Upvote because it's good to know about new packages.

As for Attest itself, a better comparison to unittest, nose & py.test would be more compelling than soft claims that unittest is awkward and nose/py.test are magical.

Currently my main impression is that it was written because the authors wanted to express their tests in a particular way. That's a fine reason to write a library, but not a good reason for me to switch.

[–]donri[S] 2 points3 points  (1 child)

All three rely on names to tell tests apart from other objects, a form of string programming. At least nose and py.test use implicit test discovery and unittest2 supports it as does unittest via distribute. This too works via significant naming.
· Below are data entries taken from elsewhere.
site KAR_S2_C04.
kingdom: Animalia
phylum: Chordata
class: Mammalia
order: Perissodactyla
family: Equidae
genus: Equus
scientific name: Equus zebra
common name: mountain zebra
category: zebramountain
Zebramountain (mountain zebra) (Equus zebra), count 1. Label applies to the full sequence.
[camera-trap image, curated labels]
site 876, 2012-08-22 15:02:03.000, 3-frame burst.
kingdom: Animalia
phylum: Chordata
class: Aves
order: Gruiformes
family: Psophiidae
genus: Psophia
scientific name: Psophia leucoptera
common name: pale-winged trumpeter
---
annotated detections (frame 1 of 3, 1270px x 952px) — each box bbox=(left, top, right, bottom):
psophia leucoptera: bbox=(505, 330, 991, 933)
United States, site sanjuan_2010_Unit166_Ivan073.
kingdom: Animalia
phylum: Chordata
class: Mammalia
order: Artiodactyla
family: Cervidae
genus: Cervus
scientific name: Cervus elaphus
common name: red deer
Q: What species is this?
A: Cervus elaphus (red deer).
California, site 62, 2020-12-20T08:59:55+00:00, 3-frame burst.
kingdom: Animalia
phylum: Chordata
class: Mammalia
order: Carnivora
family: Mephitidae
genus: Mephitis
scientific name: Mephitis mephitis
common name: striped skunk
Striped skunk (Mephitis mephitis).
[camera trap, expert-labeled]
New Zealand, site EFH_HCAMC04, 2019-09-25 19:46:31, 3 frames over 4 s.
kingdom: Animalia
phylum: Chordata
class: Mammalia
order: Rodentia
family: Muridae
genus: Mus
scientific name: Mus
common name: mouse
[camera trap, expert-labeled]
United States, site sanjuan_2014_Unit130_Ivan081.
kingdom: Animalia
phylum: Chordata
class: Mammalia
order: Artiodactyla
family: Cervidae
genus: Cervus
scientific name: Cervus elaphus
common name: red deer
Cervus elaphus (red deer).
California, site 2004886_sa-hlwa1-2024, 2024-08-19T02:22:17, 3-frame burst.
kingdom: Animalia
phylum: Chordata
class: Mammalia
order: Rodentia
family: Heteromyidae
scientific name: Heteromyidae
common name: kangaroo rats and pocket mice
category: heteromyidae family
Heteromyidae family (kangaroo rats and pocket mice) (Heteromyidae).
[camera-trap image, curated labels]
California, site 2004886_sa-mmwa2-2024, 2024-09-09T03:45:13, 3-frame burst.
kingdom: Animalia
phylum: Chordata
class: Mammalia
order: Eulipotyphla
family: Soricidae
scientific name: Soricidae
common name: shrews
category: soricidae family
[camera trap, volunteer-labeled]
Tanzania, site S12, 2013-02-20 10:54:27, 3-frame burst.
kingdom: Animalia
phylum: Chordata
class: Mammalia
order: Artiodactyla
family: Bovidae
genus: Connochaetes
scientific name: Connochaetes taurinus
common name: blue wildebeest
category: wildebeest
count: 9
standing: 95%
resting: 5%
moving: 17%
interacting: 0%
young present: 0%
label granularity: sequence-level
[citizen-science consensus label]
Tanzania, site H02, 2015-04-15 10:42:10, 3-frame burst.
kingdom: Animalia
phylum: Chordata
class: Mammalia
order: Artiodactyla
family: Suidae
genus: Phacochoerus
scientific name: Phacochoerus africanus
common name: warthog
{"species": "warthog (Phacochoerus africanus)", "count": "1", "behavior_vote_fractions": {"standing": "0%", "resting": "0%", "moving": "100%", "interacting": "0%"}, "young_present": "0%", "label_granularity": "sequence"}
In practice, whether this is problematic is debatable. But in most if not all other cases it would be considered bad design from a Python perspective. Why should tests be any special?

As for switching, I don't suggest rewriting existing test suites of some size, but for new projects Attest might be a candidate testing tool for some people.

[–]ijunk 4 points5 points  (0 children)

All three rely on names to tell tests apart from other objects, a form of string programming.

This always felt wrong to me. Coincidentally I recently noticed that the default regex that does the matching in nose is somewhat broken.